Schaffhausen, 2. Juli 1920: Neun junge Pontoniere wagten eine verbotene Bootsfahrt auf dem Rhein. Dort, wo heute das Kraftwerk steht, versuchten sie an diesem Abend, die gefährlichen Stromschnellen zu bezwingen. Sie waren beflügelt von ihrem Erfolg, hatten sie doch zuvor eine schwierige Fahrt auf der Reuss in Luzern gemeistert.
Die jungen Männer waren mit einem sogenannten Dreiteiler unterwegs – ein Boot, welches sich aus drei Elementen zusammensetzt. «Das war natürlich interessant für die Steuerleute», sagt Pontonier Christian Stamm 100 Jahre nach dem Unglück. Stamm hat sich mit der tödlichen Fahrt der jungen Männer auseinandergesetzt und kann ihre Faszination nachvollziehen: «Einen Dreiteiler sauber fahren und landen zu können, macht uns Pontoniere stolz».
Die jungen Männer verstärkten ihr Boot bei der verbotenen Fahrt extra mit Spanntau, um es stabiler zu machen. Voller Zuversicht, in grösster Geschwindigkeit näherten sie sich dem Moserdamm, wie einer der Beteiligten später in einem Bericht geschrieben hatte. Doch das Boot konnte dem grossen Wasserdruck nicht standhalten, füllte sich in Kürze mit Wasser.
Bilder eines eingeweihten Fotografen dokumentieren die letzten Momente: Der Rumpf des Dreiteilers brach, der Vorderteil mit drei Personen verschwand in der Gischt. Kurz darauf verkeilte sich der Bug an einem Felsen, das Boot überschlug sich. Nur sechs der neun Pontoniere konnten sich ans Ufer retten, drei Kollegen im vorderen Teil des Bootes ertranken. Die Toten wurden später in einem Gemeinschaftsgrab in Neuhausen beigesetzt.
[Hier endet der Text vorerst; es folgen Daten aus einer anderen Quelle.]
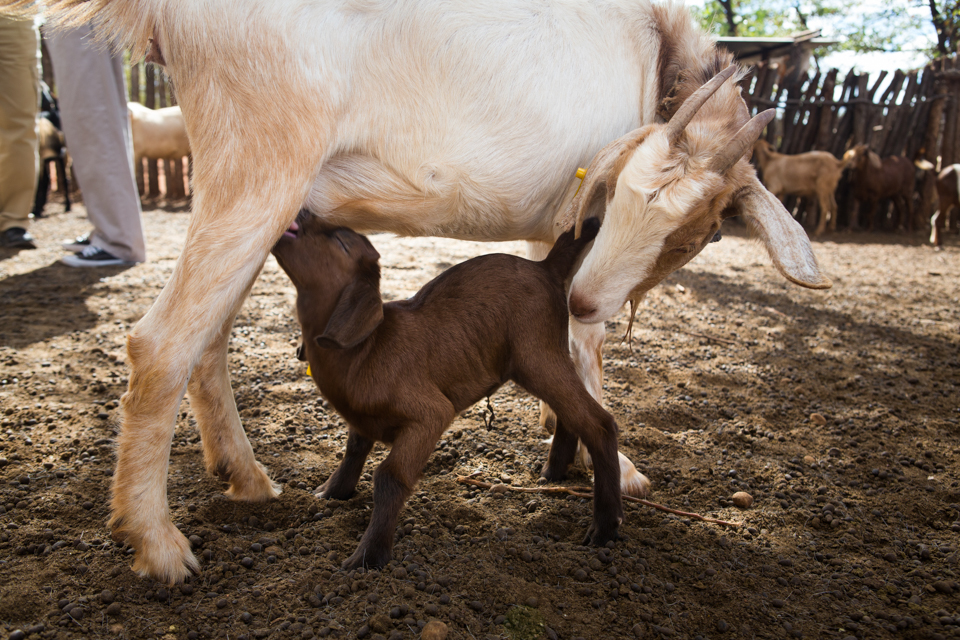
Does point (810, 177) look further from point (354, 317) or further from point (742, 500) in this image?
point (354, 317)

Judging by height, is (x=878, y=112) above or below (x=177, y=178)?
above

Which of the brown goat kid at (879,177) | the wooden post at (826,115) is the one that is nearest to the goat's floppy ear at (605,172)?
the brown goat kid at (879,177)

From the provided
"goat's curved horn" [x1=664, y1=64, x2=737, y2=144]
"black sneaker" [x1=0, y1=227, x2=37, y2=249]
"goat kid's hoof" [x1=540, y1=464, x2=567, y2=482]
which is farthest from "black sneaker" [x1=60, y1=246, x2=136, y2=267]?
"goat's curved horn" [x1=664, y1=64, x2=737, y2=144]

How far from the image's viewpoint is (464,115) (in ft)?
7.18

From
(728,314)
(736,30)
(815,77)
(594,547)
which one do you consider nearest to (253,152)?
(594,547)

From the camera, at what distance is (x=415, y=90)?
2131mm

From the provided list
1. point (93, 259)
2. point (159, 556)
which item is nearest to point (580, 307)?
point (159, 556)

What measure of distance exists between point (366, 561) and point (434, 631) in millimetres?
339

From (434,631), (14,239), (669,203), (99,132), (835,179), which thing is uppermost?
(99,132)

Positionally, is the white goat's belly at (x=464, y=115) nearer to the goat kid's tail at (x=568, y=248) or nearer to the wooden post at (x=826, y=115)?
the goat kid's tail at (x=568, y=248)

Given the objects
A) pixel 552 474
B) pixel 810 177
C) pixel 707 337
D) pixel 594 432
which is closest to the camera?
pixel 594 432

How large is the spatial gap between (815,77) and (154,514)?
38.9ft

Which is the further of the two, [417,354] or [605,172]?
[605,172]

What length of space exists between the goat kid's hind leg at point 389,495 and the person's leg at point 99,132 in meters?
4.40
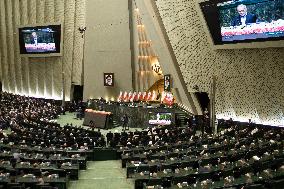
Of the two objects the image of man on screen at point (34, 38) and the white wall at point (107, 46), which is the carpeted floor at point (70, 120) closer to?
the white wall at point (107, 46)

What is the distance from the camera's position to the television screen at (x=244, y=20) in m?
24.0

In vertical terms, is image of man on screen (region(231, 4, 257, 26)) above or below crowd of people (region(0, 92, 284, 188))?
above

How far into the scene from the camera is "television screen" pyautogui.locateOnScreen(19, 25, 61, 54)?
47156mm

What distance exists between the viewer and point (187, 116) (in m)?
35.6

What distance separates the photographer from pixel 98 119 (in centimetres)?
3538

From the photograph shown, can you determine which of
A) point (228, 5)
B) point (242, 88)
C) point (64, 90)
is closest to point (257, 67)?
point (242, 88)

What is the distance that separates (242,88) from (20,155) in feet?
53.6

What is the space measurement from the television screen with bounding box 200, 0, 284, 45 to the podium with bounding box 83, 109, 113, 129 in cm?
1094

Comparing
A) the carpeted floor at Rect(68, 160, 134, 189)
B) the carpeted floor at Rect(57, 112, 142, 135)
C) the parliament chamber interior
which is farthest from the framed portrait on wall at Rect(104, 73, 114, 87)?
the carpeted floor at Rect(68, 160, 134, 189)

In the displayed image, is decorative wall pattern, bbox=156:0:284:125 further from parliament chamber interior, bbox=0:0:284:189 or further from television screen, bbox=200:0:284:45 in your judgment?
television screen, bbox=200:0:284:45

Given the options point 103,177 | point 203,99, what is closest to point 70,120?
point 203,99

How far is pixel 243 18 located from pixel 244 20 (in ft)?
0.44

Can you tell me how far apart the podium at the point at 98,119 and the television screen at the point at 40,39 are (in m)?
13.9

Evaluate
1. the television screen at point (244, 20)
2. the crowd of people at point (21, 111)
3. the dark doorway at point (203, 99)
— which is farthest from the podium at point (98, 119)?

Das tödliche Unglück von 1920 hinterliess Spuren bei den Schaffhauser Pontonieren. Während Jahrzehnten galt das Datum als Gedenktag, niemand wagte sich aufs Wasser. 100 Jahre nach dem Unglück haben die Pontoniere haben den Anstoss gegeben, dass Schaffhausen den Toten von damals bei einer Zeremonie mit Regierungsvertreterinnen und -vertretern gedenkt. Dieser Anlass berührt den Schaffhauser Stadtarchivar Peter Scheck.
«Dabei können wir aufzeigen, wie die Menschen in der Stadt Schaffhausen früher anders mit Solidarität umgegangen sind als heute», so Scheck. Heute gäbe es wohl böse Leserbriefe, nur wenige Leute hätten Erbarmen mit den Pontonieren. Früher aber habe die Bevölkerung sogar Geld gesammelt und den Hinterbliebenen tausende Franken gespendet.